▸ TEXT PROVIDED:

Armenian School in Nicosia, Cyprus

The Nareg Armenian School (Αρμενικό Σχολείο Ναρέκ; Նարեկ Հայկական Վարժարան), also known as the Nicosia Armenian School, is located on 47, Armenia street in Strovolos, Nicosia, between the Armenian Prelature of Cyprus building and the Holy Mother of God cathedral.

== Institution ==
Since 1972, Armenian Elementary Schools in Cyprus (Nicosia, Larnaca, Limassol and, until 1974, Famagusta) are called Nareg, in memory of Saint Krikor Naregatsi (951-1003). The current building was built between 1971-1972 by the Technical Services of the Ministry of Education and was inaugurated on 12 November 1972 by Archbishop Makarios III and Catholicos Khoren I of Cilicia.

Currently, the school has about 120 students. As with the other Nareg Schools (in Larnaca and Limassol), Vera Tahmazian has been the Headmistress since 2009, and the school is under the tutelage of the Armenian Schools of Cyprus Committee. Additionally, since 2005, following the unjust closure of the Melkonian Educational Institute, Nareg Gymnasium (Junior High School) operates on the same premises, with about 25 students.

▸ WORK TO COMPLETE:
1. Why, according to the passage on the Nicosia Armenian School, do the Armenian elementary schools in Cyprus bear the name Nareg? Answer in one to three sentences.
2. Could you proceed with the passage on the Nicosia Armenian School, picking up right after its final sentence?
None of the records are needed for this work.

▸ RECORD EXTRACTS:
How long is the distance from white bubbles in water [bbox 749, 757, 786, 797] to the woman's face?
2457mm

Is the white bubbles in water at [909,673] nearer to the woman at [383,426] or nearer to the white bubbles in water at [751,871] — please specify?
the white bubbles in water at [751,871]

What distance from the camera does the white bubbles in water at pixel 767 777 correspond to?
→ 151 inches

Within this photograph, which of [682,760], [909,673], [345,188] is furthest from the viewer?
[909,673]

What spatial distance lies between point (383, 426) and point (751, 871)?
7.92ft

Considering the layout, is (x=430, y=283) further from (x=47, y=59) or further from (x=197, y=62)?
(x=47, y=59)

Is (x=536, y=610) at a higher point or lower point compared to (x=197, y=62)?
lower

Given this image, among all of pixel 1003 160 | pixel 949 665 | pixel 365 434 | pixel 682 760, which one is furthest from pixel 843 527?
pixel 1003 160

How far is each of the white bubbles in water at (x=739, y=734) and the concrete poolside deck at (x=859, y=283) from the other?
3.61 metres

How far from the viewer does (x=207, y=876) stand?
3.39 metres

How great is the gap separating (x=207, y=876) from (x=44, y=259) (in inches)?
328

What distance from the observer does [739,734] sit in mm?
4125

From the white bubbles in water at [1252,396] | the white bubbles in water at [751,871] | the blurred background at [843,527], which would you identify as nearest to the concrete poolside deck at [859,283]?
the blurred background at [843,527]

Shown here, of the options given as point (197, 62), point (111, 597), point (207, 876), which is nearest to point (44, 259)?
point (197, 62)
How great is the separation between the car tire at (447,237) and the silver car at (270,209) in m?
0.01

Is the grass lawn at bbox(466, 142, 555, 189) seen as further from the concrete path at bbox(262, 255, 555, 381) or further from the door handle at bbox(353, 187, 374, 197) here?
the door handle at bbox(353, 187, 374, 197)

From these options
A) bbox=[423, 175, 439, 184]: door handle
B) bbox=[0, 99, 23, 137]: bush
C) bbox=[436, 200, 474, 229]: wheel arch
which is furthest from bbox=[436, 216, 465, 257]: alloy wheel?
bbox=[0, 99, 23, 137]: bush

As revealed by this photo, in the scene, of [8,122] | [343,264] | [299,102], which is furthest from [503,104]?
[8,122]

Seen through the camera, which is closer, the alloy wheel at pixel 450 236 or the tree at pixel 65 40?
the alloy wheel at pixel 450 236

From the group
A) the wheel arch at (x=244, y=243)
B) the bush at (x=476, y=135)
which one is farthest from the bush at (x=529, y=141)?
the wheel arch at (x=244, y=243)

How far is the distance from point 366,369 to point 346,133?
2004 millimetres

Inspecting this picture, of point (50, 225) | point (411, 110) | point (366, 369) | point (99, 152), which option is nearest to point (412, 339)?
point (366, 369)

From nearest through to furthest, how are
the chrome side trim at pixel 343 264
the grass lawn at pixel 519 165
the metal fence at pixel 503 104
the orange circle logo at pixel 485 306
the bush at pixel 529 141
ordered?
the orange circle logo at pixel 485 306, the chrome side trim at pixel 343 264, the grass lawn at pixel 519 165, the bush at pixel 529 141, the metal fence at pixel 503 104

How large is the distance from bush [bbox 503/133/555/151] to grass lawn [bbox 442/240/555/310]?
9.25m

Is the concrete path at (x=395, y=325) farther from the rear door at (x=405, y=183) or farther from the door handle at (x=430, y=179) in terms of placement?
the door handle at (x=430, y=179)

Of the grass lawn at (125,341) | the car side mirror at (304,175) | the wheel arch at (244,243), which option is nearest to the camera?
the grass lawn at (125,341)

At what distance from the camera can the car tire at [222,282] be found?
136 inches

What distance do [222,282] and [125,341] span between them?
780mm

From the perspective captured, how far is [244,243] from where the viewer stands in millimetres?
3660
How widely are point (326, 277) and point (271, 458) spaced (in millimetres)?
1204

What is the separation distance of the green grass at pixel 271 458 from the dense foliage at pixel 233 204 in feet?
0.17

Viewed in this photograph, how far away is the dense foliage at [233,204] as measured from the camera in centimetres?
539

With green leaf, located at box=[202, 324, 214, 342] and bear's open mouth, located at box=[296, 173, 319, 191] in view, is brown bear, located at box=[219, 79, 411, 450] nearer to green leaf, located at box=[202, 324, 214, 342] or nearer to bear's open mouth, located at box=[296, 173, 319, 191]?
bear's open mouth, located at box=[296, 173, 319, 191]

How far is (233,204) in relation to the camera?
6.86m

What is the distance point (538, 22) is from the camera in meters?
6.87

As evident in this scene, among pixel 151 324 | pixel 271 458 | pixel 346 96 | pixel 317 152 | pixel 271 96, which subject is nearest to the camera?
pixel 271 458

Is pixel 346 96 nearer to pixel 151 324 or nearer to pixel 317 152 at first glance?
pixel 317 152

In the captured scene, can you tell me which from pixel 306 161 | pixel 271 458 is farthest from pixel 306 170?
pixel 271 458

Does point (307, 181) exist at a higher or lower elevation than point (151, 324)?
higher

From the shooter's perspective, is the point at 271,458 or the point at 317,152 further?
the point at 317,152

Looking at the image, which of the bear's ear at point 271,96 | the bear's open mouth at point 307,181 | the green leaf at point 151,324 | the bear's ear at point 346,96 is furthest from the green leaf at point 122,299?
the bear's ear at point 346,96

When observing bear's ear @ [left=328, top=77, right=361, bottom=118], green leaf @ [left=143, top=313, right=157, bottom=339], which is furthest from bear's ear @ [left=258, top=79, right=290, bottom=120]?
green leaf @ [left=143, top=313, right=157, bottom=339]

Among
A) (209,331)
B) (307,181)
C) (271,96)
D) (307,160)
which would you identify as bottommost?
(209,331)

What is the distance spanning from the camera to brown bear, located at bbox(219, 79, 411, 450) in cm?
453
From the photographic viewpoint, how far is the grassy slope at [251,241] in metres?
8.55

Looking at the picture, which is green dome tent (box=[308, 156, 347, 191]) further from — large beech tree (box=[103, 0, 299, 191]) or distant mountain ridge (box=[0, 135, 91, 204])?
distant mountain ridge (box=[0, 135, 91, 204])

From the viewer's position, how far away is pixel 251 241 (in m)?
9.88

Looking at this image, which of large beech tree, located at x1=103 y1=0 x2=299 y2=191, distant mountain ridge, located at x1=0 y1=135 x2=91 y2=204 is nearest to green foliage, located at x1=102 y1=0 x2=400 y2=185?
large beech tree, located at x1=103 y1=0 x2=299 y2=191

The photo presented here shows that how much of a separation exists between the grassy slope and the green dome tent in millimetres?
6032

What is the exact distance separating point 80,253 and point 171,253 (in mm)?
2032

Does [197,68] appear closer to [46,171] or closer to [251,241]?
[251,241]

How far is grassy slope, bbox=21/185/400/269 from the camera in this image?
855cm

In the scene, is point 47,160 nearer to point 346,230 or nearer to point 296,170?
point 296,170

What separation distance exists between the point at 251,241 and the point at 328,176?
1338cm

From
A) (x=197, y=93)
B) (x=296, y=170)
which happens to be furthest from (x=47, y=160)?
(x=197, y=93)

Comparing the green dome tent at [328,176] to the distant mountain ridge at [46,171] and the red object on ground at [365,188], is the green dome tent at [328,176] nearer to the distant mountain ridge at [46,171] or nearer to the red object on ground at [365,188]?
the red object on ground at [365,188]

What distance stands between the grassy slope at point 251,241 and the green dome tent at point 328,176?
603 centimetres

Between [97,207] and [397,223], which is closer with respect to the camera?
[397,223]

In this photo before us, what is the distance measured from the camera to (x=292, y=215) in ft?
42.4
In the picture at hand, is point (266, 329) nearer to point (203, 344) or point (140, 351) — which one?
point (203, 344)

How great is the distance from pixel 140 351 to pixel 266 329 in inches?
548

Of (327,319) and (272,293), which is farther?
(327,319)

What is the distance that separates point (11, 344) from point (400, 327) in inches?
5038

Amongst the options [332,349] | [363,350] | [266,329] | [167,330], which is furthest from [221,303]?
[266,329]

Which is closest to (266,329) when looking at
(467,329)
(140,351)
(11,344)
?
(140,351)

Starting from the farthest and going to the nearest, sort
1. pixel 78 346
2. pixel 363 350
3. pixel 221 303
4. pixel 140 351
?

▸ OUTPUTS BY TASK:
1. Since 1972, the Armenian elementary schools in Cyprus have been called Nareg in memory of Saint Krikor Naregatsi (951-1003).

2.
== History ==
The first Armenian school in Nicosia was established on Victoria street in 1870 by Archimandrite Vartan Mamigonian. In 1886, Fr. Hovhannes Shahinian renovated the building and called it "Vartanants Boys' School". In 1902, Archimandrite Bedros Saradjian erected the "Shoushanian Girls' School". The two schools operated simultaneously, until in 1921, following the death of local landowner Artin Bey Melikian from Kythrea, his children respected his will for the erection of the co-educational "Melikian National School". Initially, the school building was considered too big, but only a year later it was full of Armenian children who survived the Armenian Genocide. In 1938, entrepreneur Dickran Ouzounian erected the also co-educational "Ouzounian National School" next to it. As of 1939, the two schools assumed the name "Melikian-Ouzounian National School", under which they operated until 1963. In 1950, the new kindergarten building was built, using proceeds from school events.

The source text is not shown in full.